Unfortunately, there are some people are that are more likely to develop weak bones and related conditions in general, namely, Asian and white postmenopausal women. Of course, there is not a lot you can do about this – you can’t change your gender, race or menopausal status. However, this is even more reason to follow the tips we are going to suggest, so that you can shift the odds more in your favour.
Top tips on how to strengthen your bones
Strength training – Strength training is good for your bones, and you do not need a gym membership to get started. You can easily do some push-ups in the comfort of your own home, or why not invest in some dumbbells to lift? There is research that indicates that not only can strength training help to prevent breaking bones and create muscle mass, but it could also help to build new bone.
Quit smoking – If you smoke, now would be a good time to stop. There are numerous studies that show that smoking can stop the body from absorbing calcium efficiently, therefore, decreasing bone mass.
Reduce caffeine consumption – While caffeine does have a few health benefits, unfortunately, when it comes to our bones, it does not offer any advantages. If you drink too much caffeine, it can interfere with your ability to absorb calcium.
Drink green tea – You can replace one or several of your daily cups of coffee with green tea. Green tea has a number of health benefits, and improved bone health is just one of them.
Make exercise a priority – Earlier, we spoke about incorporating strength training into your weekly routine. Making exercise a priority is of paramount importance. Regular exercise is vital when keeping numerous health issues at bay, and there is no exception when it comes to bone health. In fact, if you live a sedentary lifestyle, this is deemed a risk factor for osteoporosis.
Pump up the potassium – You are correct in thinking that potassium is not a mineral that is particularly associated with bone health. It is known to help cells remove waste, and to aid the communication between muscles and nerves. However, it does offer some benefits when it comes to bone health, as it neutralises acids that remove calcium from the body.
Add prunes to our diet – Prunes are superior when compared with other fruits when it comes to maintaining bone density. This is something that was revealed in the British Journal of Nutrition. The study showed that women who ate prunes every day had a significantly higher bone density level when compared with those who ate dried apples daily.
Eat foods rich in vitamin K – Foods that are rich in vitamin K include the likes of spinach, broccoli and kale. This is important because this vitamin can help the body to make proteins for healthy bones.
Consume vitamin D – Vitamin D can be found in the likes of tuna, egg yolks, sardines, orange juice, and shrimp. Vitamin D is essential because it helps the body to absorb much-needed calcium, which is vital for boosting bone health. When there is calcium, there needs to be vitamin D too.

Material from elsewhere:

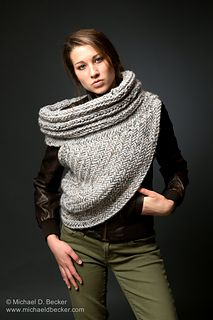 Please note this is only pattern to knit your own cowl for personal use only.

Improve your calcium consumption – This leads onto the next point perfectly; you need to make an effort to improve the amount of calcium you consume. Good sources of calcium include milk, cheese, and yoghurt, as well as collard greens and spinach. Calcium is essential for the proper development of bones and teeth.

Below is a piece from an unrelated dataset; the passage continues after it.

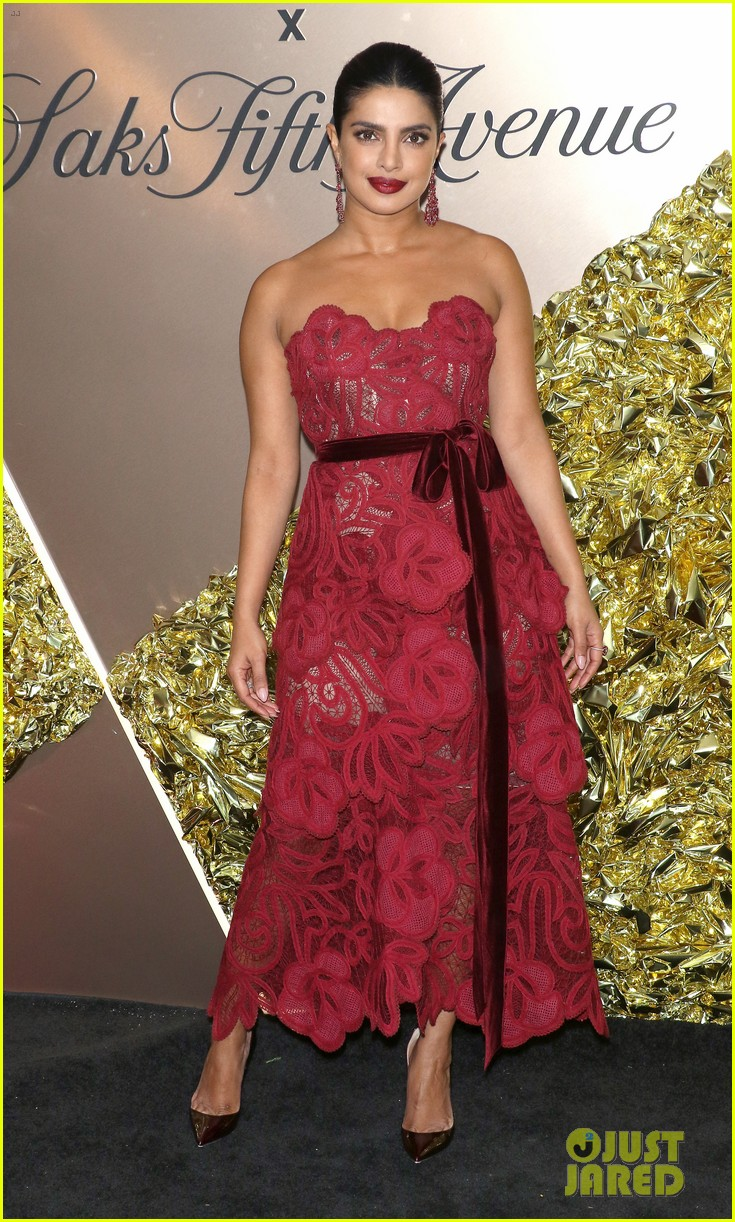 priyanka chopra saks vanity fair best dressed 014345880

Increase your consumption of green vegetables – Dark, leafy greens are packed with important nutrients, making them one of the easiest ways to boost the strength of your bones while also reaping the rewards of other nutritional benefits too.
Know your family history – It is vital to know your family history, as is the case for any type of medical condition. If you have a sibling or a parent that has or has had osteoporosis, you are more likely to develop it so should pay particular attention to prevention methods.
As you can see, there are lots of things you can do to strengthen your bones, and a lot of the steps mentioned above are really easy to follow. By making a few simple changes, you can be stronger and healthier, decreasing your chances of suffering from osteoporosis or a related condition.